Imagine the following math equation

`(3a + b - 3) * 8a = y`

This math equation has two input variables `a`

and `b`

and if we know both those variables we can get the output of the equation, `y`

. In order to make this assumption this equation has to follow a few rules.

- The equation relies only on the inputs
`a`

and`b`

to get the output`y`

. - The equation has no impact on any other equations.
- Essentially, the equation can be replaced by the output,
`y`

, and nothing will change.

- Essentially, the equation can be replaced by the output,
- The equation will have the same output,
`y`

, given the same inputs`a`

and`b`

.

These rules are the fundamental foundation of how pure functions work. Pure functions follow the following set of rules.

- A pure function does not use any external data to obtain the return value.
- In other words a pure function uses only the inputs of the function to get the return value.

- A pure function has no side effects.
- This means when you run a pure function it does not change anything outside the function.

- A pure function will give the same output every time as long as the inputs remain the same.

In order to understand these rules further let's look at some examples.

### No External Data

The most common way functions break the rules of pure functions is by using external data. This can be as simple as using a global variable inside the function or as obscure as using external function dependencies. Let's take a look at a simple function that is not pure.

```
const TAX_RATE = .07
function calculateTax(price) {
return price * TAX_RATE
}
```

At first glance this function may seem fine, but it is an impure function. The reason for this is it depends on the variable `TAX_RATE`

that is defined outside the function `calculateTax`

. If this variable were to ever change due to future code changes then this function's output would no longer be the same as it used to be even if it was given the same input. The easiest way to fix this would be to just pass the `TAX_RATE`

into the function.

```
const TAX_RATE = .07
function calculateTax(price, taxRate) {
return price * taxRate
}
```

This is a now a pure function since even if the `TAX_RATE`

variable changes the function's output is still always the same given the same inputs.

### No Side Effects

This is another common cause of impure functions. A side effect is any code in a function that changes something outside the function. This could be as simple as changing a global variable or as convoluted as calling an API within a function.

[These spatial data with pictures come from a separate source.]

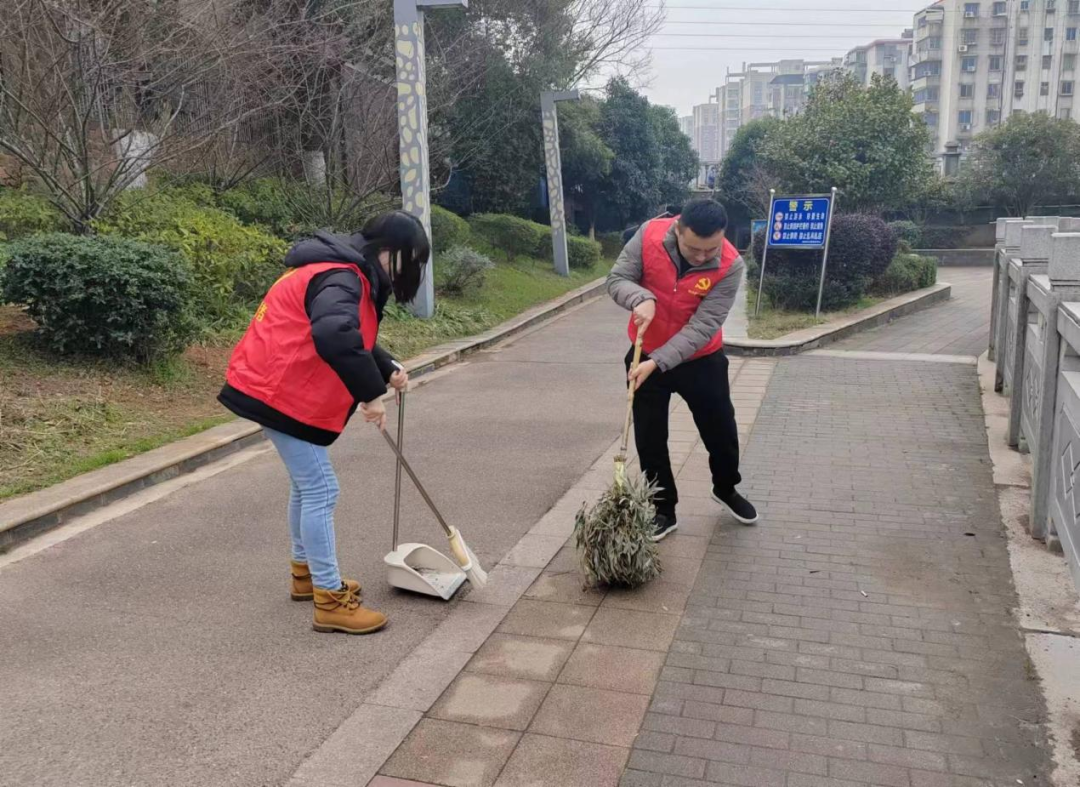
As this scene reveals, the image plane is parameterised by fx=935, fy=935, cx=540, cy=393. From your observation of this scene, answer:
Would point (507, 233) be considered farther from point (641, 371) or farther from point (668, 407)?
point (641, 371)

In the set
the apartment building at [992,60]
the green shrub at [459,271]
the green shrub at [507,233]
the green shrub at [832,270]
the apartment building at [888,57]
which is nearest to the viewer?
the green shrub at [832,270]

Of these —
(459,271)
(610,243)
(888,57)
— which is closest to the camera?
(459,271)

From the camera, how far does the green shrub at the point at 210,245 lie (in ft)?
28.6

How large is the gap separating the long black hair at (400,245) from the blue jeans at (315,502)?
0.69m

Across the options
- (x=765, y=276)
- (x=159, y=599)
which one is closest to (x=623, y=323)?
(x=765, y=276)

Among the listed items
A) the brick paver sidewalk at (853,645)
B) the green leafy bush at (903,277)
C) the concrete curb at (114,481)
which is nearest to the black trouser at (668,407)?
the brick paver sidewalk at (853,645)

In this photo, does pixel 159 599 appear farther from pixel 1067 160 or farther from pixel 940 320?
pixel 1067 160

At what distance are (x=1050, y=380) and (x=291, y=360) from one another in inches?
135

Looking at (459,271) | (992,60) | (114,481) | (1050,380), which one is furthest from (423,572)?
(992,60)

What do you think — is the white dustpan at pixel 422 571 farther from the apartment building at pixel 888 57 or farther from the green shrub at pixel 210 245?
the apartment building at pixel 888 57

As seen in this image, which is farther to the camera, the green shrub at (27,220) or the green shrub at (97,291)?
the green shrub at (27,220)

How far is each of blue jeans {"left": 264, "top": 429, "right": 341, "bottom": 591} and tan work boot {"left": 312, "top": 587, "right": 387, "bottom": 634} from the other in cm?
4

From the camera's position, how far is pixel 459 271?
1428 centimetres

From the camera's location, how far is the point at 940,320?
45.1 feet
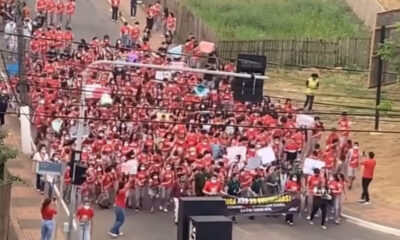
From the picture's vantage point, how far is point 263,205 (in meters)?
27.3

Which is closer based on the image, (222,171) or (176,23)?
(222,171)

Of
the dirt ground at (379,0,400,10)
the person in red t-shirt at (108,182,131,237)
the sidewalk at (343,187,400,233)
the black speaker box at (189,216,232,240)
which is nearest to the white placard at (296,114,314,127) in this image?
the sidewalk at (343,187,400,233)

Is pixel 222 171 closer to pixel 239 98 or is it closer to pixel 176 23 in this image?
pixel 239 98

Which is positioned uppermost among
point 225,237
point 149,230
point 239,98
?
point 239,98

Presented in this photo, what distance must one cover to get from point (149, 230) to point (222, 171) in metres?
2.61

Here is an example of an impure function that has side effects

```
const array = [1, 2, 3]
function addElement(arr, element) {
arr.push(element)
return arr
}
```

This function at first glance looks to be pure since it only relies on its input values to create the output, and given the same input values it will always return the same output value, but it is in fact impure. The reason for this is that the `array`

variable, which is external to this function, is changed when the `addElement`

function is called. By using the `push`

method we are adding the `element`

variable to the end of the `array`

variable outside the function, thus causing a side effect. The easy way to fix this is to create a clone of the array before adding the element.

```
const array = [1, 2, 3]
function addElement(arr, element) {
return [...arr, element]
}
```

This is now a pure function since the external `array`

variable is unchanged.

### Same Output With Same Inputs

The final rule of pure functions is that they will give the same output given the same inputs. Luckily, if you follow the above two rules this rule is pretty much automatically followed. The only way to break this rule would be to rely on randomness in a function.

```
function randomNumber(n) {
return Math.random() * n
}
```

This function cannot be a pure function since it will give a different output every time it is called even with the same input.

## Why Are Pure Functions Useful?

As you can see, creating a pure function is not always easy. We cannot talk to an API, use global variables, or even use any randomness, so how could they be useful.

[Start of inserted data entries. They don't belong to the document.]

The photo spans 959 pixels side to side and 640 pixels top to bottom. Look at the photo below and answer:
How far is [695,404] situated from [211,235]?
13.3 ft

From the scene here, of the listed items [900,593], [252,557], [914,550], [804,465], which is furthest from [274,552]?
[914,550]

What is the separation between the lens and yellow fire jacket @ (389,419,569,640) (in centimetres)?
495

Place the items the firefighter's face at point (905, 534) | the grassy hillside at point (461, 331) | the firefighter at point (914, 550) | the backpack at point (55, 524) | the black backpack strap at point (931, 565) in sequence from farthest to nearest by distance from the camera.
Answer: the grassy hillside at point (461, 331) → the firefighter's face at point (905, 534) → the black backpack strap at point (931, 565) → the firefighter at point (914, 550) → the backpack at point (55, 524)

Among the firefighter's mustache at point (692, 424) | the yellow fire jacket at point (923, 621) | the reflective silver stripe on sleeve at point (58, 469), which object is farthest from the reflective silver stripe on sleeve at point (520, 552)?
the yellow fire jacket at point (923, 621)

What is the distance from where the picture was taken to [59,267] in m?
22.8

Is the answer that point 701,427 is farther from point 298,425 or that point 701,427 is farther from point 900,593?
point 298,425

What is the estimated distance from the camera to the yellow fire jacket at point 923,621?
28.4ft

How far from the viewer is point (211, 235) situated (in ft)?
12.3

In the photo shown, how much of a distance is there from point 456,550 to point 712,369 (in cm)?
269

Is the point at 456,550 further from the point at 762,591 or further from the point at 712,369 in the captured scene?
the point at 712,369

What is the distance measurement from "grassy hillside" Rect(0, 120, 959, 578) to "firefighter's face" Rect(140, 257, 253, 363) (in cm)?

The biggest way I see pure functions being useful is that they are incredibly easy to understand when you are reading code. If you see a pure function you can essentially ignore it since you know that the function will not change anything outside it and will always return the same output given the same inputs. This makes reading code much easier.

On top of that pure functions are incredibly easy to test. Since they do not use any outside information and never change anything outside their scope, they can be tested with unit tests without needing to do any fancy mocking. This is one of my favorite benefits and something that becomes more and more useful as your codebase grows. You also do not need to update these tests unless the actual function itself is changed.

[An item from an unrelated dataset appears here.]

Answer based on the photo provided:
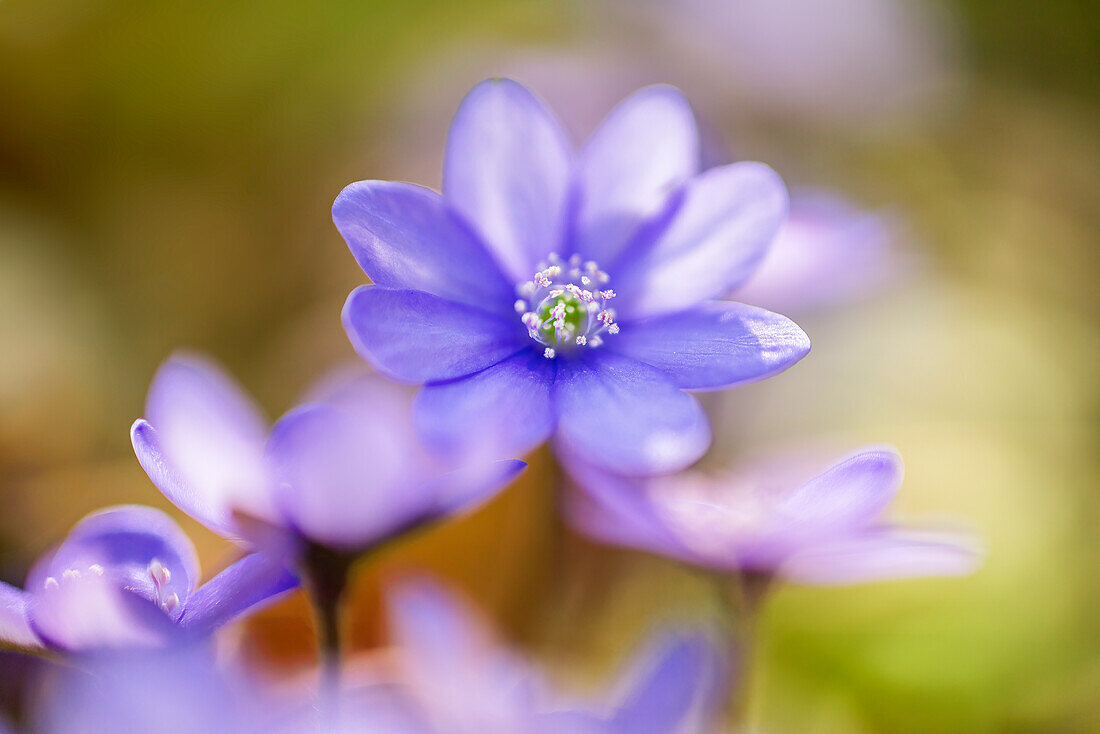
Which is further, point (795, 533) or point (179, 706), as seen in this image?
point (795, 533)

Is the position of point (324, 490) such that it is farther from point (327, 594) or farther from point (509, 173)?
point (509, 173)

Lastly, pure functions are useful since they can be run in parallel with ease. Since these functions only rely on their inputs and do not change anything outside them they can be run in parallel with no worries of them interacting with any shared resources. This is great for creating performant applications.

## Conclusion

Pure functions are incredibly restrictive, but that restrictive nature is what makes them so useful. I try to write as many pure functions as I can so and only write impure functions when I need to. This makes writing tests, and modifying code in the future much easier.